Строгое замечание матери вкупе с этим цепким полуобмороком вызвало в памяти слова, которые папа как-то вечером шепнул ей: „Преподобный Фантен испустил последний вздох“.

Отец был врачом и потому знал все формулировки, в каких объявляют о кончине. Сообщая на ухо матери о чьей-нибудь смерти, он выбирал наиболее подходящую — „отдал концы“, „скоропостижно скончался“, „испустил дух“, „мирно упокоился“. Последнее выражение нравилось мне больше других: я воображал, что оно приносит меньше горя.

А вдруг я тоже сейчас умираю?

Откуда человеку известно, что значит умирать, пока он по-настоящему не умер?!

А вдруг мой следующий вздох станет последним? В ужасе я затаил дыхание и, повернувшись к статуе святого Роха, мысленно стал молиться ему: он ведь исцелял умиравших от чумы, значит, может спасти и меня.
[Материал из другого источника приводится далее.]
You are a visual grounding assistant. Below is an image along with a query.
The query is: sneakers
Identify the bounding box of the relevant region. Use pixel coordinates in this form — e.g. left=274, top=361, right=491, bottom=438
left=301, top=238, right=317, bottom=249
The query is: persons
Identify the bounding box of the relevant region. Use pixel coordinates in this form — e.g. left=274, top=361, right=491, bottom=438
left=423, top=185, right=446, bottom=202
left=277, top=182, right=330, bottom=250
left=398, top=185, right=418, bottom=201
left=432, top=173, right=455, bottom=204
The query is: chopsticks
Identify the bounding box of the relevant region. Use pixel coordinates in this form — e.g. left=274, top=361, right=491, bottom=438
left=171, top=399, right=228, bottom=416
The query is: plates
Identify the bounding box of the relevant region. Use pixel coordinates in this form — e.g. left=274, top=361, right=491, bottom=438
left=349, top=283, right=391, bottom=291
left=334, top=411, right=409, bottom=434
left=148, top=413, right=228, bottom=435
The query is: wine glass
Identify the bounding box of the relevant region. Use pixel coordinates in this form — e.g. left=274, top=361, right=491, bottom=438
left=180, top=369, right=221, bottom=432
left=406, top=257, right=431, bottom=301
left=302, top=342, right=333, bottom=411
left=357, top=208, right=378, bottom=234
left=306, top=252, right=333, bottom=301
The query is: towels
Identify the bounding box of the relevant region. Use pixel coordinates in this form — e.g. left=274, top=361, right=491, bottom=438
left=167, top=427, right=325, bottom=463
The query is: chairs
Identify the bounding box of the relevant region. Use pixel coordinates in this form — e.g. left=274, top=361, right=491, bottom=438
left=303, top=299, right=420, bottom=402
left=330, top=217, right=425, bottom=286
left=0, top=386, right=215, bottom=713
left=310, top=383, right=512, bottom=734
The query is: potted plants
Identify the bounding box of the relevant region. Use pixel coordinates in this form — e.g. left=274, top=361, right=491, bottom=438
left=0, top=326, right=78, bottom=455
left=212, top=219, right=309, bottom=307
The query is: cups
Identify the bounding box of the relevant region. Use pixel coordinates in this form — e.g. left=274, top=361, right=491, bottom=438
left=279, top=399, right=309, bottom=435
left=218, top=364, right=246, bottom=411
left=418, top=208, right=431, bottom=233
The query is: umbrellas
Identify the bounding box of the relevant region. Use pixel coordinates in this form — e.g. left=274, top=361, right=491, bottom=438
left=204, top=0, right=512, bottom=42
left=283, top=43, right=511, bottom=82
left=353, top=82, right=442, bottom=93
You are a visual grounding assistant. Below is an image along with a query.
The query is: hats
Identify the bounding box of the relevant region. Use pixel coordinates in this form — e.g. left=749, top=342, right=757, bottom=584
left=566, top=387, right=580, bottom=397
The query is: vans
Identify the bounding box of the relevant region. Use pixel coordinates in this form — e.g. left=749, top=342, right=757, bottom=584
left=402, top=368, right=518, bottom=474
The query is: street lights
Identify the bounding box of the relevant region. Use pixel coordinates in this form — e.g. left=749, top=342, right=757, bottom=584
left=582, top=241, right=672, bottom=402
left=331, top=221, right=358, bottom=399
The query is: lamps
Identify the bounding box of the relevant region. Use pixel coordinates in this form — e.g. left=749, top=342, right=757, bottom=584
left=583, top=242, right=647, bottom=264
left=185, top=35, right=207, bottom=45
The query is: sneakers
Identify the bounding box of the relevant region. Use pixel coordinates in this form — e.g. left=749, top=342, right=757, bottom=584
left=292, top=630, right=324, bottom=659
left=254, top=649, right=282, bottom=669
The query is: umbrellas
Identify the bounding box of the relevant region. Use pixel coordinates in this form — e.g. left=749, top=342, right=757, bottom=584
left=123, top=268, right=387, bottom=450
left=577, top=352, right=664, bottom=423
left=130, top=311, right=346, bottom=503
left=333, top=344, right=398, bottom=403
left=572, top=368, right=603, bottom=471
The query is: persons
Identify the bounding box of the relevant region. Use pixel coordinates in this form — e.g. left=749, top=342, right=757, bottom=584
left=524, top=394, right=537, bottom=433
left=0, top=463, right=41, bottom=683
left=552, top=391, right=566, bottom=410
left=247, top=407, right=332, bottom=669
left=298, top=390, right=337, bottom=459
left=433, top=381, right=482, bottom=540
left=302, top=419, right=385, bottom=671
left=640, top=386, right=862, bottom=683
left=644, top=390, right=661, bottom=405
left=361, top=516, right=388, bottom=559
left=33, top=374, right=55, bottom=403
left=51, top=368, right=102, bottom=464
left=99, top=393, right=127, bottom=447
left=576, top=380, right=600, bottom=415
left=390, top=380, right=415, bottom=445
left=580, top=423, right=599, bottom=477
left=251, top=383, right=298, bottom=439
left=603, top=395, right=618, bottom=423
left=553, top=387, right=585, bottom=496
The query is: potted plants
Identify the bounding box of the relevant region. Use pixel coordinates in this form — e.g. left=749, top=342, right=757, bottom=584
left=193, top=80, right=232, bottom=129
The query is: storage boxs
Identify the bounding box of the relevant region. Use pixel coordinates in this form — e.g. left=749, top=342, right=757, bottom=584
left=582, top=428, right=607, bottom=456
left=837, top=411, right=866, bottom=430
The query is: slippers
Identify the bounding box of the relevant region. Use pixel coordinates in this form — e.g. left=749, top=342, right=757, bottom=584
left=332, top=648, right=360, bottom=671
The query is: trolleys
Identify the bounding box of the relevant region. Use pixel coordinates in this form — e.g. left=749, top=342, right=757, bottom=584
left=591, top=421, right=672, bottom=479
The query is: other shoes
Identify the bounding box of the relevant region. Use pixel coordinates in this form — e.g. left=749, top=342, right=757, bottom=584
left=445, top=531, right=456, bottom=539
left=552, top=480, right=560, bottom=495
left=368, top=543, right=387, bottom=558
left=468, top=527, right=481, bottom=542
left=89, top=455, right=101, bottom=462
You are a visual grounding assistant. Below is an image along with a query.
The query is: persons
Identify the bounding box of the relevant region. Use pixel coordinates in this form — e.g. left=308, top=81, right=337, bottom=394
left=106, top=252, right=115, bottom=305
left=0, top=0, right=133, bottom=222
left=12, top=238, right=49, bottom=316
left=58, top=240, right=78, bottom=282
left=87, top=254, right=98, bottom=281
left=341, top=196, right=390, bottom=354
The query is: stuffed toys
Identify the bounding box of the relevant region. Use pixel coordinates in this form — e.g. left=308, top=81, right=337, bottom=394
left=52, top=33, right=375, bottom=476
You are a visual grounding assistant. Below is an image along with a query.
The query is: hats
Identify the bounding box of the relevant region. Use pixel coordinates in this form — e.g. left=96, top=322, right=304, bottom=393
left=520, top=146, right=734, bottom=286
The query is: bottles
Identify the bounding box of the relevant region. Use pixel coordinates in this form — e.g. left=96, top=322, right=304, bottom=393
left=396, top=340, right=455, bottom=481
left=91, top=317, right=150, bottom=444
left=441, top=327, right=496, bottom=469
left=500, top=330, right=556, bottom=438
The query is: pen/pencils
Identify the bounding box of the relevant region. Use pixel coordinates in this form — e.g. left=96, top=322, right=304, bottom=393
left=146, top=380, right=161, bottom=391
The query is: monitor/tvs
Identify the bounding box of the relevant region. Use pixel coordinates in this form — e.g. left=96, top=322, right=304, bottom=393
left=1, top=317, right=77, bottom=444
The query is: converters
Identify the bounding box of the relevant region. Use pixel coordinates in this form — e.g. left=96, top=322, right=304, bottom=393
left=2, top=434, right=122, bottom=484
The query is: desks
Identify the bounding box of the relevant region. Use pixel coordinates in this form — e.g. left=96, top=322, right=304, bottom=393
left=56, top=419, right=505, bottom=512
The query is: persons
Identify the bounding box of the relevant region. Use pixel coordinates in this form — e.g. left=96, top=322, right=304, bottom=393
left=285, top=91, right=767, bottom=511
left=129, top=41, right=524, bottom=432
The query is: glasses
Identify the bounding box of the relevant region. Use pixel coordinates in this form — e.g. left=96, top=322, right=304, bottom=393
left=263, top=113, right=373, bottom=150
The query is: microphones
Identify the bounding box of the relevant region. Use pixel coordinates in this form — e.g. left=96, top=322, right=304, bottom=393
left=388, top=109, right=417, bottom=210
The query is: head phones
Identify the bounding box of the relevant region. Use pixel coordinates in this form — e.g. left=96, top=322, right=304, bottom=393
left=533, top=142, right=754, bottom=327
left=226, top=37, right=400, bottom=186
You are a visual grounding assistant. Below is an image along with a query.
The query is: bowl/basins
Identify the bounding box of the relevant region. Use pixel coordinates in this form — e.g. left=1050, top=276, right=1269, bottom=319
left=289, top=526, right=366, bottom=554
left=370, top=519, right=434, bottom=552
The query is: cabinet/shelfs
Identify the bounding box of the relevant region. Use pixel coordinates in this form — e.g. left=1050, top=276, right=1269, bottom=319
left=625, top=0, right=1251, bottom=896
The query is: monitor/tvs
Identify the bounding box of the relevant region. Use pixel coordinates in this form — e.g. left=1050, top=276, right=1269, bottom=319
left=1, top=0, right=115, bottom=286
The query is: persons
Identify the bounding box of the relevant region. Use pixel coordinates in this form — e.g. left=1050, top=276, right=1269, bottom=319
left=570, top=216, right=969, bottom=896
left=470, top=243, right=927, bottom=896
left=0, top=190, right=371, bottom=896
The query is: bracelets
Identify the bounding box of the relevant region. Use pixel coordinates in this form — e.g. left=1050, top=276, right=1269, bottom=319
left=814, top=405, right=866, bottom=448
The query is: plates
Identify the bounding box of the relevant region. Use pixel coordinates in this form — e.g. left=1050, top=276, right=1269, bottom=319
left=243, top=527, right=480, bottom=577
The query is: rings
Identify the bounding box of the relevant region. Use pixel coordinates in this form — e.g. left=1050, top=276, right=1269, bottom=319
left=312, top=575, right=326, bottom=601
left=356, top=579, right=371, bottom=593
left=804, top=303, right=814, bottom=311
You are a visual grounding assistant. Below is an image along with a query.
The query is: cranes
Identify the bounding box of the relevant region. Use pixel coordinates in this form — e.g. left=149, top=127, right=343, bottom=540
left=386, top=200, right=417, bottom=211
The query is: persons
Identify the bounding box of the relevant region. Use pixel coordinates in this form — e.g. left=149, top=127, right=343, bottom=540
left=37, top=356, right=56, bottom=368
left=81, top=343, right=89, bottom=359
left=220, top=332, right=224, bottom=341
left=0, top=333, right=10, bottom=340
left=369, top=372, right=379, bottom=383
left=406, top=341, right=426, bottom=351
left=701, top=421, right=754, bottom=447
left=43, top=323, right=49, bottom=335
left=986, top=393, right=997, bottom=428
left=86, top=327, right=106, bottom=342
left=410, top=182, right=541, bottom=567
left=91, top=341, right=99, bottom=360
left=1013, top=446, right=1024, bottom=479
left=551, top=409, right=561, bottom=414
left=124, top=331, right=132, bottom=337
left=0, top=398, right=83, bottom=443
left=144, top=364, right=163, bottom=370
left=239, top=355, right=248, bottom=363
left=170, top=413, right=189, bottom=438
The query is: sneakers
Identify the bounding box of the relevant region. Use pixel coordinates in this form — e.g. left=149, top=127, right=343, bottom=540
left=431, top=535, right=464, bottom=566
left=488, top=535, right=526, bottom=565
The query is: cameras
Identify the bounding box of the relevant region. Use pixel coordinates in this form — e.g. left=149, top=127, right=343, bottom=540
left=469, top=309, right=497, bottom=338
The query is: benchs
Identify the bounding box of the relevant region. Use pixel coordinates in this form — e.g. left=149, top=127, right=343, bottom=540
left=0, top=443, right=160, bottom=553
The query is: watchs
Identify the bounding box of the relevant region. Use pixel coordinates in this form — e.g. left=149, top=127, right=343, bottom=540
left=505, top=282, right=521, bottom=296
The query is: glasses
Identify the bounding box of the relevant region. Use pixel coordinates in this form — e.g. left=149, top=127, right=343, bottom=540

Настало следующее воскресенье, а я даже думать боялся о посещении мессы — я был совершенно уверен, что на сей раз смерть меня не обойдет. Однако, сев на скамью, которую раз в неделю занимало наше семейство, я обнаружил, что не чувствую дурноты, внушавшей мне такой страх. Напротив, мне было хорошо, я с удовольствием вдыхал запах дерева, свойственный этой церкви, и все прочно стояло на своих местах. Мой взгляд снова нашел свою точку опоры — он был направлен на Анни, на ее волосы, скрывавшие от меня ее лицо. И вдруг я все понял: на прошлой неделе она пропустила службу, и именно ее отсутствие повергло меня в то кошмарное состояние. Наверняка она лежала дома с холодным полотенцем на лбу или занималась живописью, избегая резких движений. Анни часто мучили жестокие приступы астмы, чему все мы завидовали, так как они избавляли ее от кучи неприятных обязанностей. Ее фигурка, еще сотрясаемая иногда легким кашлем, возвратила всему окружающему прежнюю реальность и основательность. Она запела — вообще-то веселой по натуре она не была, и я всегда удивлялся тому, как она, встрепенувшись, оживляется при первых же звуках органа. Тогда я еще не понимал, что пение подобно смеху: в него можно вложить все, даже печаль.